Exhibit 10.29
WATERS CORPORATION
2003 EQUITY INCENTIVE PLAN
STOCK OPTION AGREEMENT
THIS AGREEMENT dated as of <> between Waters Corporation, a
corporation organized under the laws of the State of Delaware (the "Company"),
and <> (the "Optionee"), an employee of Waters Corporation.
1. GRANT OF OPTION. Pursuant and subject to the Company's 2003 Equity
Incentive Plan (as the same may be amended from time to time, the "Plan"), the
Company grants to you, the Optionee, an option (the "Option") to purchase from
the Company all or any part of a total of <> shares (the
"Optioned Shares") of the common stock, par value $.01 per share, in the Company
(the "Stock"), at a price of $<> per share. The Grant Date of this
Option is as of <>.
2. CHARACTER OF OPTION. This Option is not intended to be treated as an
"incentive stock option" within the meaning of Section 422 of the Internal
Revenue Code of 1986, as amended.
3. DURATION OF OPTION. Subject to the following sentence, this Option
shall expire at 5:00 p.m. ET on the 10th anniversary of the Grant Date. However,
if your employment or other association with the Company and its Affiliates ends
before that date, this Option shall expire at 5:00 p.m. ET on the date specified
in the preceding sentence or, if earlier, the date specified in whichever of the
following applies :
(a) If the termination of your employment or other association
is on account of your retirement, death or disability, the first anniversary of
the date your employment or other association ends.
(b) If the termination of your employment or other association
is due to any other reason, the first anniversary of the date your employment or
other association ends.
4. EXERCISE OF OPTION.
No portion of the Option is vested as of the date hereof.
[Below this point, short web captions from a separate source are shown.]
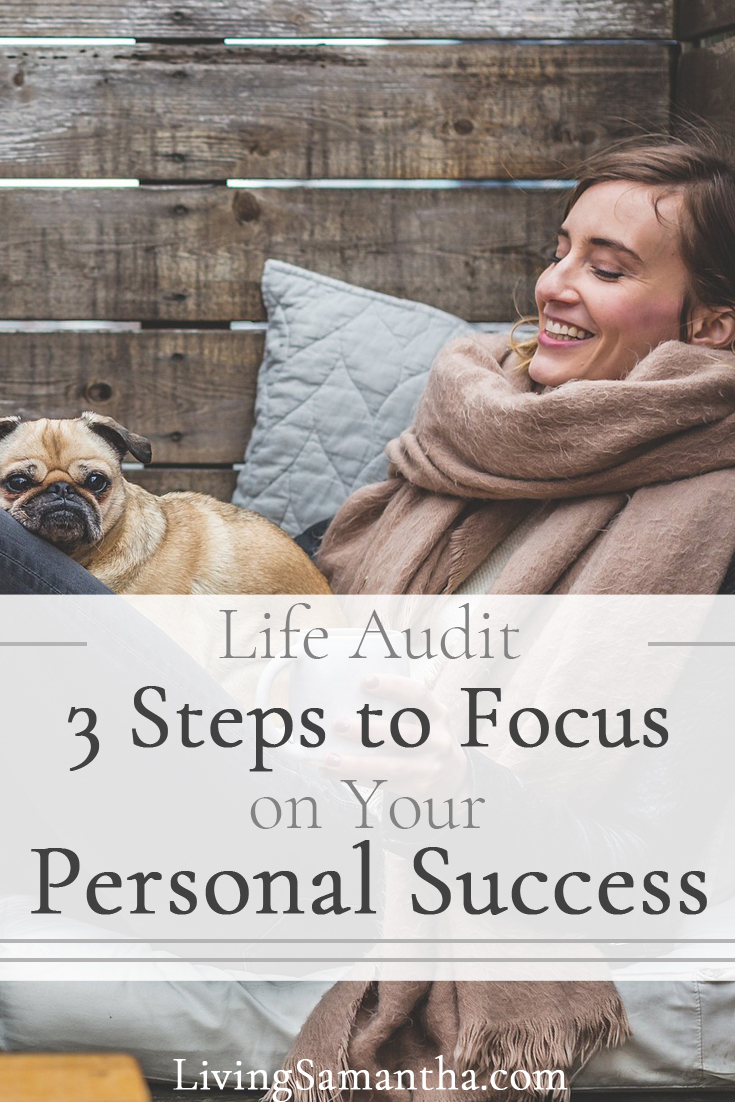 Do a Life Audit in 3 Easy Steps. Focus on your Personal Success by regularly updating or redoing your life audit.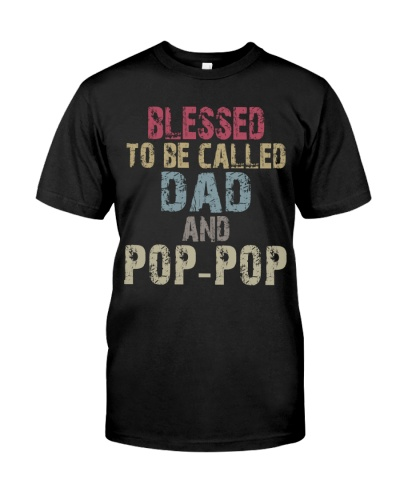 Blessed To Be Called Dad And Pop-Pop - Vintage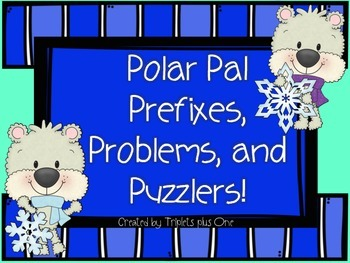 Polar Pal Prefixes, Problems, and Puzzlers!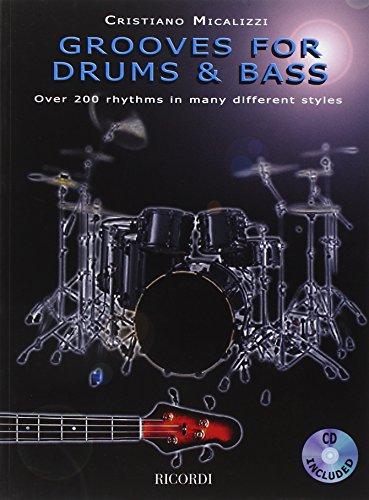 (Grooves for Drums & Bass: Over 200 Rhythms in Many Different Styles)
Except as
set forth in the Change of Control/Severance Agreement dated as of February
24, 2004 between the Company and the Optionee (the "Change of Control/Severance
Agreement"), for the next five years, on each anniversary of the date hereof,
20% of the Option granted hereunder will vest and such vested portion of the
Option will be exercisable. However, during any period that this Option remains
outstanding after your employment or other association with the Company and its
Affiliates ends, you may exercise it only to the extent it was exercisable
immediately prior to the end of your employment or other association.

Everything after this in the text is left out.